PASSAGE SHOWN -
::::::::::

Disables the DAP Hardware I/O pins which configures:
 - TCK/SWCLK, TMS/SWDIO, TDI, TDO, nTRST, nRESET to High-Z mode.
*/
__STATIC_INLINE void PORT_OFF (void)
{
	HAL_GPIO_DeInit(JTAG_TCK_GPIO_Port, JTAG_TCK_Pin);
	HAL_GPIO_DeInit(JTAG_TMS_GPIO_Port, JTAG_TMS_Pin);
	HAL_GPIO_DeInit(JTAG_nRESET_GPIO_Port, JTAG_nRESET_Pin);
	HAL_GPIO_DeInit(JTAG_TDI_GPIO_Port, JTAG_TDI_Pin);
	HAL_GPIO_DeInit(JTAG_TDO_GPIO_Port, JTAG_TDO_Pin);
	HAL_GPIO_DeInit(JTAG_nTRST_GPIO_Port, JTAG_nTRST_Pin);
}


// SWCLK/TCK I/O pin -------------------------------------

/** SWCLK/TCK I/O pin: Get Input.
\return Current status of the SWCLK/TCK DAP hardware I/O pin.
*/
__STATIC_FORCEINLINE uint32_t PIN_SWCLK_TCK_IN (void)
{
    return JTAG_TCK_GPIO_Port->ODR & JTAG_TCK_Pin ? 1 : 0;
}

/** SWCLK/TCK I/O pin: Set Output to High.
Set the SWCLK/TCK DAP hardware I/O pin to high level.
*/
__STATIC_FORCEINLINE void PIN_SWCLK_TCK_SET (void)
{
    JTAG_TCK_GPIO_Port->BSRR = JTAG_TCK_Pin;
}

/** SWCLK/TCK I/O pin: Set Output to Low.
Set the SWCLK/TCK DAP hardware I/O pin to low level.
*/
__STATIC_FORCEINLINE void PIN_SWCLK_TCK_CLR (void)
{
    JTAG_TCK_GPIO_Port->BRR = JTAG_TCK_Pin;
}


// SWDIO/TMS Pin I/O --------------------------------------

/** SWDIO/TMS I/O pin: Get Input.
\return Current status of the SWDIO/TMS DAP hardware I/O pin.
*/
__STATIC_FORCEINLINE uint32_t PIN_SWDIO_TMS_IN (void)
{
    return JTAG_TMS_GPIO_Port->ODR & JTAG_TMS_Pin ? 1 : 0;
}

/** SWDIO/TMS I/O pin: Set Output to High.
Set the SWDIO/TMS DAP hardware I/O pin to high level.
*/
__STATIC_FORCEINLINE void PIN_SWDIO_TMS_SET (void)
{
    JTAG_TMS_GPIO_Port->BSRR = JTAG_TMS_Pin;
}

/** SWDIO/TMS I/O pin: Set Output to Low.
Set the SWDIO/TMS DAP hardware I/O pin to low level.
*/
__STATIC_FORCEINLINE void PIN_SWDIO_TMS_CLR (void)
{
    JTAG_TMS_GPIO_Port->BRR = JTAG_TMS_Pin;
}

/** SWDIO I/O pin: Get Input (used in SWD mode only).
\return Current status of the SWDIO DAP hardware I/O pin.
*/
__STATIC_FORCEINLINE uint32_t PIN_SWDIO_IN (void)

::::::::::

RECORDS SHOWN -
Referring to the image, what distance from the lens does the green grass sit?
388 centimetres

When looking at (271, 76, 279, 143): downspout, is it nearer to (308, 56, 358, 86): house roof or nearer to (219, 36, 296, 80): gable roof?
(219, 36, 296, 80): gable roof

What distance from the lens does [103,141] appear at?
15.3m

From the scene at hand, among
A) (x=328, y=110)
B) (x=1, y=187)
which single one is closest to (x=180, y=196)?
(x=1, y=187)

::::::::::

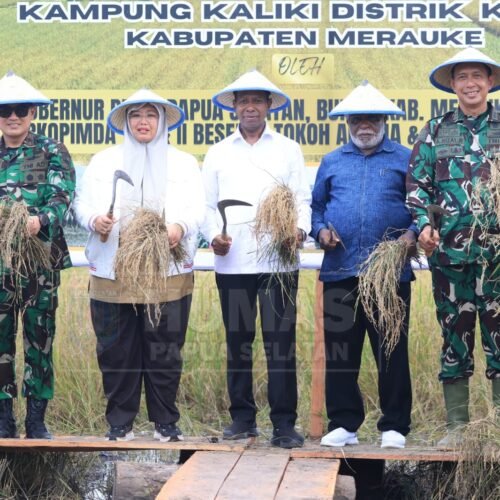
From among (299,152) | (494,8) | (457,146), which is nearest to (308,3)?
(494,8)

::::::::::

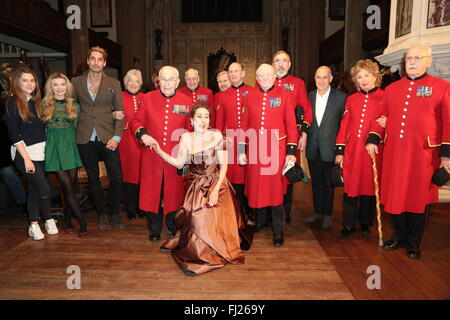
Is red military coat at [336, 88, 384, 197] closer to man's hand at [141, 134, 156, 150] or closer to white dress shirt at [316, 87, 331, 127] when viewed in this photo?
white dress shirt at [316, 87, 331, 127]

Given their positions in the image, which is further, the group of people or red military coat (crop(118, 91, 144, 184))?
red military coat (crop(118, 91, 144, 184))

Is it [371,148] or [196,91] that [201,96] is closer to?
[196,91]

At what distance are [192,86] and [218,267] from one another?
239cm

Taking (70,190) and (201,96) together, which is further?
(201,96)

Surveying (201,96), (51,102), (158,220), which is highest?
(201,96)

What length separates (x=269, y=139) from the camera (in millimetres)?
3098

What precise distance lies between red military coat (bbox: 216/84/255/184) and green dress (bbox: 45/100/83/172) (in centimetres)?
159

::::::::::

THE TASKS -
**1.** According to the comment in the DAP pin code, what mode does PORT_OFF put the TCK/SWCLK, TMS/SWDIO, TDI, TDO, nTRST and nRESET pins in?
**2.** Continue the DAP pin code from its last line.

OUTPUTS -
**1.** High-Z mode.

**2.**
{
    return JTAG_TMS_GPIO_Port->IDR & JTAG_TMS_Pin ? 1 : 0;
}

/** SWDIO I/O pin: Set Output (used in SWD mode only).
\param bit Output value for the SWDIO DAP hardware I/O pin.
*/
__STATIC_FORCEINLINE void PIN_SWDIO_OUT (uint32_t bit)
{
    if(bit & 0X01)
    {
        JTAG_TMS_GPIO_Port->BSRR = JTAG_TMS_Pin;
    }
    else
    {
        JTAG_TMS_GPIO_Port->BRR = JTAG_TMS_Pin;
    }
}

/** SWDIO I/O pin: Switch to Output mode (used in SWD mode only).
Configure the SWDIO DAP hardware I/O pin to output mode. This function is
called prior \ref PIN_SWDIO_OUT function calls.
*/
__STATIC_FORCEINLINE void PIN_SWDIO_OUT_ENABLE (void)
{
    GPIO_InitTypeDef GPIO_InitStruct = {0};
    GPIO_InitStruct.Pin = JTAG_TMS_Pin;
    GPIO_InitStruct.Mode = GPIO_MODE_OUTPUT_PP;
    GPIO_InitStruct.Pull = GPIO_NOPULL;
    GPIO_InitStruct.Speed = GPIO_SPEED_FREQ_HIGH;
    HAL_GPIO_Init(JTAG_TMS_GPIO_Port, &GPIO_InitStruct);
}

/** SWDIO I/O pin: Switch to Input mode (used in SWD mode only).
Configure the SWDIO DAP hardware I/O pin to input mode. This function is
called prior \ref PIN_SWDIO_IN function calls.
*/
__STATIC_FORCEINLINE void PIN_SWDIO_OUT_DISABLE (void)
{
    GPIO_InitTypeDef GPIO_InitStruct = {0};
    GPIO_InitStruct.Pin = JTAG_TMS_Pin;
    GPIO_InitStruct.Mode = GPIO_MODE_INPUT;
    GPIO_InitStruct.Pull = GPIO_NOPULL;
    GPIO_InitStruct.Speed = GPIO_SPEED_FREQ_HIGH;
    HAL_GPIO_Init(JTAG_TMS_GPIO_Port, &GPIO_InitStruct);
}


// TDI Pin I/O ---------------------------------------------

/** TDI I/O pin: Get Input.
\return Current status of the TDI DAP hardware I/O pin.
*/
__STATIC_FORCEINLINE uint32_t PIN_TDI_IN (void)
{
    return JTAG_TDI_GPIO_Port->ODR & JTAG_TDI_Pin ? 1 : 0;
}

/** TDI I/O pin: Set Output.
\param bit Output value for the TDI DAP hardware I/O pin.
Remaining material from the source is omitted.